ひとりは希代の小説家ユナイス・ミッドナイツ。彼女の先導、本当の平和を目指す勇敢な姿に多くの人間が感銘を受けた。彼女が書いた小説は没後の今も人々に愛されている。
また、それに寄り添う少年と少女。
少年は暗器を自在に操るジェルア・ウラル。東洋の血が入っているらしい少年は冷静沈着で義理堅い。囚われていた人々を逃し、さらにユナイスを討った兵の首を獲っている。
少女は人々に武器を与えた運び屋サキァル・スクウィル。行動力は3人の中で随一であり、彼女の協力がなければユナイスの計画も遂行できず、戦争に勝つこともなかっただろう。
戦争は起きた。たくさん血も流れた。我々はそれを忘れてはならない。平和でなかった頃を、なかったことにしてはならない。ヴィオラの街のことも、前代の王の愚行も、戦争が起きたことも、歴史書として纏められている。単なる資料ではない、平和を始めるために遺された軌跡。
マリオネイティスは変わった。たまに事件も起こるし、この街に移住してくる人たちもいる。絢爛豪華で理想都市で王の城があるところは変わらないが、少しずつではあるが、なんてことはない平和を臨む街になっている。
「お嬢〜! 今日も仕事頑張った!! 疲れた〜!! 仕事って嫌になるよね!! やってらんねぇ!!」
「稼ぐためには仕方ないだろ……。なにはともあれお互い、今日もおつかれさん。なぁユナイス、お前の本はまだまだ売れてるみたいだぞ。文才がないなんて大嘘じゃねぇか」
あの部屋には今日もジェルアとサキァルがユナイスに会いに来ている。いつ撮ったのかも忘れたユナイスの写真がテーブルの上に飾られていた。死者は生き返らない。誰もが自分の人生を生きるので精一杯で、他人の文まで生きるのは難しいから、今の自分ができるだけのことを精一杯やって生きる。
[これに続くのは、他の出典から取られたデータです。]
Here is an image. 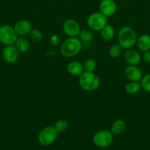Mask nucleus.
Here are the masks:
<instances>
[{"label": "nucleus", "instance_id": "nucleus-11", "mask_svg": "<svg viewBox=\"0 0 150 150\" xmlns=\"http://www.w3.org/2000/svg\"><path fill=\"white\" fill-rule=\"evenodd\" d=\"M124 75L129 81L140 82L143 78L141 69L136 65H128L124 70Z\"/></svg>", "mask_w": 150, "mask_h": 150}, {"label": "nucleus", "instance_id": "nucleus-7", "mask_svg": "<svg viewBox=\"0 0 150 150\" xmlns=\"http://www.w3.org/2000/svg\"><path fill=\"white\" fill-rule=\"evenodd\" d=\"M19 35L14 28L10 25H3L0 26V42L5 45H14Z\"/></svg>", "mask_w": 150, "mask_h": 150}, {"label": "nucleus", "instance_id": "nucleus-8", "mask_svg": "<svg viewBox=\"0 0 150 150\" xmlns=\"http://www.w3.org/2000/svg\"><path fill=\"white\" fill-rule=\"evenodd\" d=\"M63 29L64 33L69 38H76L79 35L81 28L76 21L74 19H67L63 22Z\"/></svg>", "mask_w": 150, "mask_h": 150}, {"label": "nucleus", "instance_id": "nucleus-21", "mask_svg": "<svg viewBox=\"0 0 150 150\" xmlns=\"http://www.w3.org/2000/svg\"><path fill=\"white\" fill-rule=\"evenodd\" d=\"M122 48L119 43L118 44H113L110 47L108 50V54L110 57L113 59H116L119 57L121 54Z\"/></svg>", "mask_w": 150, "mask_h": 150}, {"label": "nucleus", "instance_id": "nucleus-25", "mask_svg": "<svg viewBox=\"0 0 150 150\" xmlns=\"http://www.w3.org/2000/svg\"><path fill=\"white\" fill-rule=\"evenodd\" d=\"M141 88L144 91L150 93V73L143 76L141 81Z\"/></svg>", "mask_w": 150, "mask_h": 150}, {"label": "nucleus", "instance_id": "nucleus-5", "mask_svg": "<svg viewBox=\"0 0 150 150\" xmlns=\"http://www.w3.org/2000/svg\"><path fill=\"white\" fill-rule=\"evenodd\" d=\"M113 142V134L110 130H101L97 131L93 136V142L99 148H107Z\"/></svg>", "mask_w": 150, "mask_h": 150}, {"label": "nucleus", "instance_id": "nucleus-3", "mask_svg": "<svg viewBox=\"0 0 150 150\" xmlns=\"http://www.w3.org/2000/svg\"><path fill=\"white\" fill-rule=\"evenodd\" d=\"M79 84L83 90L93 92L96 90L100 85V79L94 72L84 71L79 76Z\"/></svg>", "mask_w": 150, "mask_h": 150}, {"label": "nucleus", "instance_id": "nucleus-17", "mask_svg": "<svg viewBox=\"0 0 150 150\" xmlns=\"http://www.w3.org/2000/svg\"><path fill=\"white\" fill-rule=\"evenodd\" d=\"M101 37L104 40L110 41L115 36V29L112 25L107 24L101 31Z\"/></svg>", "mask_w": 150, "mask_h": 150}, {"label": "nucleus", "instance_id": "nucleus-14", "mask_svg": "<svg viewBox=\"0 0 150 150\" xmlns=\"http://www.w3.org/2000/svg\"><path fill=\"white\" fill-rule=\"evenodd\" d=\"M67 71L73 76H79L84 72L83 65L78 61H72L67 65Z\"/></svg>", "mask_w": 150, "mask_h": 150}, {"label": "nucleus", "instance_id": "nucleus-6", "mask_svg": "<svg viewBox=\"0 0 150 150\" xmlns=\"http://www.w3.org/2000/svg\"><path fill=\"white\" fill-rule=\"evenodd\" d=\"M107 24V18L100 12L93 13L87 19V25L91 31H101Z\"/></svg>", "mask_w": 150, "mask_h": 150}, {"label": "nucleus", "instance_id": "nucleus-22", "mask_svg": "<svg viewBox=\"0 0 150 150\" xmlns=\"http://www.w3.org/2000/svg\"><path fill=\"white\" fill-rule=\"evenodd\" d=\"M84 71L85 72H94L96 69V62L93 59H87L82 64Z\"/></svg>", "mask_w": 150, "mask_h": 150}, {"label": "nucleus", "instance_id": "nucleus-26", "mask_svg": "<svg viewBox=\"0 0 150 150\" xmlns=\"http://www.w3.org/2000/svg\"><path fill=\"white\" fill-rule=\"evenodd\" d=\"M50 43L54 46H57L60 44V38L58 35H53L50 37Z\"/></svg>", "mask_w": 150, "mask_h": 150}, {"label": "nucleus", "instance_id": "nucleus-16", "mask_svg": "<svg viewBox=\"0 0 150 150\" xmlns=\"http://www.w3.org/2000/svg\"><path fill=\"white\" fill-rule=\"evenodd\" d=\"M126 128V124L124 120H116L112 124L110 131L113 135H120L125 131Z\"/></svg>", "mask_w": 150, "mask_h": 150}, {"label": "nucleus", "instance_id": "nucleus-4", "mask_svg": "<svg viewBox=\"0 0 150 150\" xmlns=\"http://www.w3.org/2000/svg\"><path fill=\"white\" fill-rule=\"evenodd\" d=\"M58 132L54 126H46L38 135V142L41 146H48L52 144L57 139Z\"/></svg>", "mask_w": 150, "mask_h": 150}, {"label": "nucleus", "instance_id": "nucleus-13", "mask_svg": "<svg viewBox=\"0 0 150 150\" xmlns=\"http://www.w3.org/2000/svg\"><path fill=\"white\" fill-rule=\"evenodd\" d=\"M124 59L129 65L138 66L141 61V55L136 50L129 48L126 49L124 54Z\"/></svg>", "mask_w": 150, "mask_h": 150}, {"label": "nucleus", "instance_id": "nucleus-15", "mask_svg": "<svg viewBox=\"0 0 150 150\" xmlns=\"http://www.w3.org/2000/svg\"><path fill=\"white\" fill-rule=\"evenodd\" d=\"M137 47L138 50L142 52L148 51L150 50V35L144 34L137 39Z\"/></svg>", "mask_w": 150, "mask_h": 150}, {"label": "nucleus", "instance_id": "nucleus-9", "mask_svg": "<svg viewBox=\"0 0 150 150\" xmlns=\"http://www.w3.org/2000/svg\"><path fill=\"white\" fill-rule=\"evenodd\" d=\"M2 57L7 63L13 64L19 59V51L15 45H5L2 49Z\"/></svg>", "mask_w": 150, "mask_h": 150}, {"label": "nucleus", "instance_id": "nucleus-2", "mask_svg": "<svg viewBox=\"0 0 150 150\" xmlns=\"http://www.w3.org/2000/svg\"><path fill=\"white\" fill-rule=\"evenodd\" d=\"M137 39L136 32L129 26H123L118 33V42L124 49L132 48L136 44Z\"/></svg>", "mask_w": 150, "mask_h": 150}, {"label": "nucleus", "instance_id": "nucleus-27", "mask_svg": "<svg viewBox=\"0 0 150 150\" xmlns=\"http://www.w3.org/2000/svg\"><path fill=\"white\" fill-rule=\"evenodd\" d=\"M141 59L146 64H150V51H145L141 56Z\"/></svg>", "mask_w": 150, "mask_h": 150}, {"label": "nucleus", "instance_id": "nucleus-1", "mask_svg": "<svg viewBox=\"0 0 150 150\" xmlns=\"http://www.w3.org/2000/svg\"><path fill=\"white\" fill-rule=\"evenodd\" d=\"M82 48V43L80 40L76 38H69L65 40L60 48V53L66 58L73 57L79 54Z\"/></svg>", "mask_w": 150, "mask_h": 150}, {"label": "nucleus", "instance_id": "nucleus-10", "mask_svg": "<svg viewBox=\"0 0 150 150\" xmlns=\"http://www.w3.org/2000/svg\"><path fill=\"white\" fill-rule=\"evenodd\" d=\"M99 12L106 17H111L117 10V4L114 0H101L99 3Z\"/></svg>", "mask_w": 150, "mask_h": 150}, {"label": "nucleus", "instance_id": "nucleus-12", "mask_svg": "<svg viewBox=\"0 0 150 150\" xmlns=\"http://www.w3.org/2000/svg\"><path fill=\"white\" fill-rule=\"evenodd\" d=\"M13 28L18 35L25 36L26 35H29V32H31V30L32 29V25L29 21L22 19V20L18 21L15 23Z\"/></svg>", "mask_w": 150, "mask_h": 150}, {"label": "nucleus", "instance_id": "nucleus-18", "mask_svg": "<svg viewBox=\"0 0 150 150\" xmlns=\"http://www.w3.org/2000/svg\"><path fill=\"white\" fill-rule=\"evenodd\" d=\"M15 46L18 49V51L21 53H26L27 52L30 48V45H29V42L24 38H18L17 40L15 42Z\"/></svg>", "mask_w": 150, "mask_h": 150}, {"label": "nucleus", "instance_id": "nucleus-24", "mask_svg": "<svg viewBox=\"0 0 150 150\" xmlns=\"http://www.w3.org/2000/svg\"><path fill=\"white\" fill-rule=\"evenodd\" d=\"M29 37L31 40H32L35 42H40L44 38V35L41 31H40L38 29H32L31 32H29Z\"/></svg>", "mask_w": 150, "mask_h": 150}, {"label": "nucleus", "instance_id": "nucleus-20", "mask_svg": "<svg viewBox=\"0 0 150 150\" xmlns=\"http://www.w3.org/2000/svg\"><path fill=\"white\" fill-rule=\"evenodd\" d=\"M78 38L82 42L88 43L94 39V34L91 29H81L78 35Z\"/></svg>", "mask_w": 150, "mask_h": 150}, {"label": "nucleus", "instance_id": "nucleus-19", "mask_svg": "<svg viewBox=\"0 0 150 150\" xmlns=\"http://www.w3.org/2000/svg\"><path fill=\"white\" fill-rule=\"evenodd\" d=\"M125 92L129 95H135L138 93L141 89V85L140 82L129 81L125 86Z\"/></svg>", "mask_w": 150, "mask_h": 150}, {"label": "nucleus", "instance_id": "nucleus-23", "mask_svg": "<svg viewBox=\"0 0 150 150\" xmlns=\"http://www.w3.org/2000/svg\"><path fill=\"white\" fill-rule=\"evenodd\" d=\"M54 128L59 133H63L66 131L69 127V123L65 120H59L55 122L54 125Z\"/></svg>", "mask_w": 150, "mask_h": 150}]
</instances>
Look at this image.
ふたりはもう、ユナイスの死に意味や意義を求めたりはしない。最初の頃は、彼女の死が、彼女の選んだ結末が、傷にならないように気丈に振る舞ったり、ユナイスならこう言うとかああするとか真似てみたりしたものの、やっぱりその影を探してしまった。「なんで死んだんだ」とか「ユナイスが死んだことも、あの戦争も美化されている」とか心がぐちゃぐちゃになるまで考えて泣いたことも数え切れない。もう続きが出ることのない本の背表紙を、隈の酷くなったジェルアがなぞっていたこともあった。ユナイスの姿を探してサキァルが取り乱す日もあった。
マリオネイティスは、理想都市である。
少年少女たちの勇姿と活躍は後世語り継がれ、本や歴史書に名を刻まれることだろう。
これはくだらない話。
子どもの癇癪が街を巻き込んで、平和も幸せも壊す物語。
そして、新たに平和を作り上げる物語。
──世界で一番くだらない英雄譚。